Amman is a modern, safe, and friendly capital city. No more than a five-hour drive from anywhere in the country, it is a convenient place to base your tour from. Known as Rabbath-Ammon during prehistoric periods and later as Philadelphia, the ancient city that was once part of the Decapolis league, now boasts a population of around 4 million. Often referred to as the white city due to its canvas of white stone houses, Amman offers a variety of historical sites including the Citadel and the magnificent Roman Theatre. Amman also contains an impressive array of restaurants, bars and shopping areas.
The Surprisingly Rich and Ancient History of Amman
Amman has a rich and ancient history housing many civilizations dating back to ancient times. First recorded was during the Neolithic period when discovered artwork suggests a settled life and a well-developed civilization. After that, Amman was called Rabat Ammon by the Ammonites. The Assyrians conquered it, followed the Persians and then Macedonians who changed its name to Philadelphia which later became part of the Nabatean Kingdom up until 106 AD when it came under Roman control and joined the Decapolis, a group of 10 cities sharing a similar language and strategically located at the eastern corner of the Roman Empire. The Byzantine era came after and churches from this period are still present.
The name Amman came during the Ghassanian era in the early 3rd century, drawing from the ancient name of Rabat Amon. The city saw a period of growth and prosperity during the early 7th century under the Caliphates of Umayyads (in Damascus) and Abbasids (in Baghdad) which also contributed to the spread and establishment of Islam in the area. It is during this time that the magnificent desert castles in eastern Jordan and the Umayyad Palace on Amman’s Citadel were built.

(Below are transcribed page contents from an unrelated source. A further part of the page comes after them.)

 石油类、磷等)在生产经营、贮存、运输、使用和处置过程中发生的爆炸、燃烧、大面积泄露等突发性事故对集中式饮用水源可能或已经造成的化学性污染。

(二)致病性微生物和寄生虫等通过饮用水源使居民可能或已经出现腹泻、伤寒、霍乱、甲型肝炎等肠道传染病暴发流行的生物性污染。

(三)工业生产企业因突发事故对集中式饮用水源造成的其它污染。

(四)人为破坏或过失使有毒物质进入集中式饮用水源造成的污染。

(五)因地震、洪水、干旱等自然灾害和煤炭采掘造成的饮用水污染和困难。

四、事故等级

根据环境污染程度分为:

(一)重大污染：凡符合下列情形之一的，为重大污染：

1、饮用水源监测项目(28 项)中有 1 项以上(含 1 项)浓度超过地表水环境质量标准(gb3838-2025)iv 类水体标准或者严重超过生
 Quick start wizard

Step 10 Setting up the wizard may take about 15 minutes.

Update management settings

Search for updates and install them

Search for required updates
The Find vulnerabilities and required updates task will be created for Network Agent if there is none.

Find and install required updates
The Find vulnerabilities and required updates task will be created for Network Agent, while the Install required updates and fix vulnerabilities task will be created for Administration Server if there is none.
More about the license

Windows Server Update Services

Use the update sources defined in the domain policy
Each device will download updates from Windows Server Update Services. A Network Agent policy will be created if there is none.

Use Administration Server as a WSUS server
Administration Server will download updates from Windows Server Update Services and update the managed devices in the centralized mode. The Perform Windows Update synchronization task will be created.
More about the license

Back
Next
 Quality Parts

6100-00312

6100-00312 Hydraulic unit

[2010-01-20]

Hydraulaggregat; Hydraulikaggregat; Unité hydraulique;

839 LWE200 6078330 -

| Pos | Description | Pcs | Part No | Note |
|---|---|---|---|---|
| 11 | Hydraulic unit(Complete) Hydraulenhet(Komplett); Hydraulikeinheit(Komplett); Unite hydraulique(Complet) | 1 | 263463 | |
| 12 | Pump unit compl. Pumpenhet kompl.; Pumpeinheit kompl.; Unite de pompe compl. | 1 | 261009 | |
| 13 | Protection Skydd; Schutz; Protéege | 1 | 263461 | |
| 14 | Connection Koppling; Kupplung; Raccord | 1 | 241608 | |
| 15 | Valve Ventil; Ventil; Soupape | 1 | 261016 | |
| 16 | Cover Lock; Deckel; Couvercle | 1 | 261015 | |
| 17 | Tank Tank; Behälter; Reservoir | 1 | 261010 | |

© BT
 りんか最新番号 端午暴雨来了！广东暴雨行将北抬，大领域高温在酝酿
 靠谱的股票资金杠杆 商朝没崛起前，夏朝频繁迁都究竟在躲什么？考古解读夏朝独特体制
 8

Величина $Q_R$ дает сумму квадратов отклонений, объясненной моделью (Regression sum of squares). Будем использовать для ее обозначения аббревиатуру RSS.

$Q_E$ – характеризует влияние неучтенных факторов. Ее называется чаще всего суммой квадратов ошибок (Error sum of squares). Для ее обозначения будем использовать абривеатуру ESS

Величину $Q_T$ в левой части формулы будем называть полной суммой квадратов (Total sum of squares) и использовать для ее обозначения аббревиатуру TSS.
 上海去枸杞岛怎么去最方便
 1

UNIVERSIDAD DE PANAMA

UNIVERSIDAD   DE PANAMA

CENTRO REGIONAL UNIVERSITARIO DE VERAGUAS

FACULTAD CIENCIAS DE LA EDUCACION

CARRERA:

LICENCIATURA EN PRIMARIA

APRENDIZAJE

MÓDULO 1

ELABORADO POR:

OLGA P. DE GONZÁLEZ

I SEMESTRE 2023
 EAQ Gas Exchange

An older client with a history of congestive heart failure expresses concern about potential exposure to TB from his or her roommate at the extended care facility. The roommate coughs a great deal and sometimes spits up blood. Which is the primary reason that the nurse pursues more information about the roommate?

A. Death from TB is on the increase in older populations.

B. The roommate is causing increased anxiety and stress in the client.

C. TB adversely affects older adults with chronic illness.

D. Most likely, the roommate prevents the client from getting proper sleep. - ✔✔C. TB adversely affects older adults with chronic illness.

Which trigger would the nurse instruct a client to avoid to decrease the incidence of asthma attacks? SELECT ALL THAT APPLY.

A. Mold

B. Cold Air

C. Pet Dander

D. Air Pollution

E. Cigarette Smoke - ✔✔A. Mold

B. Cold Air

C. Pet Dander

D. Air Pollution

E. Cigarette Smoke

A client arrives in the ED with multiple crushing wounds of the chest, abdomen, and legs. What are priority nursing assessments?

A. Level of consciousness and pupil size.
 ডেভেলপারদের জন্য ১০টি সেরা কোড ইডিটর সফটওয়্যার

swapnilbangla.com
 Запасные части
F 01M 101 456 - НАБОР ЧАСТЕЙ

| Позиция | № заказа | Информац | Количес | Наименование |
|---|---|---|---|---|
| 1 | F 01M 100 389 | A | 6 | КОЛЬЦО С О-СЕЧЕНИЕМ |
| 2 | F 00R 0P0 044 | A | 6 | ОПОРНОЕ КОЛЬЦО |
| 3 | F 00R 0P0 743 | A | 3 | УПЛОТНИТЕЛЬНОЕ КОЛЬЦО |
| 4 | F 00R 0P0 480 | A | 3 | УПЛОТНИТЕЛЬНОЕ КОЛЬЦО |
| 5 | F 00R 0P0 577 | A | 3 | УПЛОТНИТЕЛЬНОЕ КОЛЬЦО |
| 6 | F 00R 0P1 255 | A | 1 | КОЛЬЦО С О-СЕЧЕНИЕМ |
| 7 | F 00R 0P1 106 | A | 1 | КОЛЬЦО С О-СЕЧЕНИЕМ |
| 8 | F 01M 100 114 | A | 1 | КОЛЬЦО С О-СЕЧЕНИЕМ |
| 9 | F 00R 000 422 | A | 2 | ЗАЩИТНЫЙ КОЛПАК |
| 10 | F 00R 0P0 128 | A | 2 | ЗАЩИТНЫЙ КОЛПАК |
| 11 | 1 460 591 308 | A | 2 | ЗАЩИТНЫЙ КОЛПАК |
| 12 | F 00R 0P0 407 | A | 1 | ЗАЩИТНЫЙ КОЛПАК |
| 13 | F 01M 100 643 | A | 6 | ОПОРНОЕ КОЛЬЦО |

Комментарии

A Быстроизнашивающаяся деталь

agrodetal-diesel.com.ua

After the Umayyads and Abbasids, the city underwent a long period of decline marked by several earthquakes and natural disasters and conquests respectively by the Crusader Kingdom of Jerusalem, the Ayyubid dynasty, the Mamluk Sultanate, and lastly by the Ottomans. It was only in 1878 that the Circassians arrived from the Caucasus region of western Asia due to Southward Russian expansion and re-built the city, thus contributing to the start of Amman’s ‘modern’ history.
The Hejaz railway during the Ottoman period also helped, as it linked Damascus and Medina; a development which made Amman a major station and put it back on the commercial map. Due to its strategic role, the city was also at the centre of the Middle Eastern theatre of World War I and the Arab Revolt in the First and Second Battle of Amman which resulted in the British mandate over Jordan.
Modern Jordan was founded by King Abdullah I after World War I. It was ruled by his grandson, The Late King Hussein, for 46 years until his death in 1999, when his son King Abdullah II assumed the throne. Jordan has grown into a modern nation that has enjoyed a remarkable measure of peace, stability and economic growth in recent decades. Jordan’s progress is reflected in the urban and demographic development of Amman, which grew in less than a century from a small Circissian village of less than 10.000 inhabitants to one of the most populous Middle Eastern cities with more than 4 million people. Hosting many nationalities from neighbouring countries arriving during the frequent crisess in the region, Amman today provides a rich representation of Middle Eastern culture, society and history.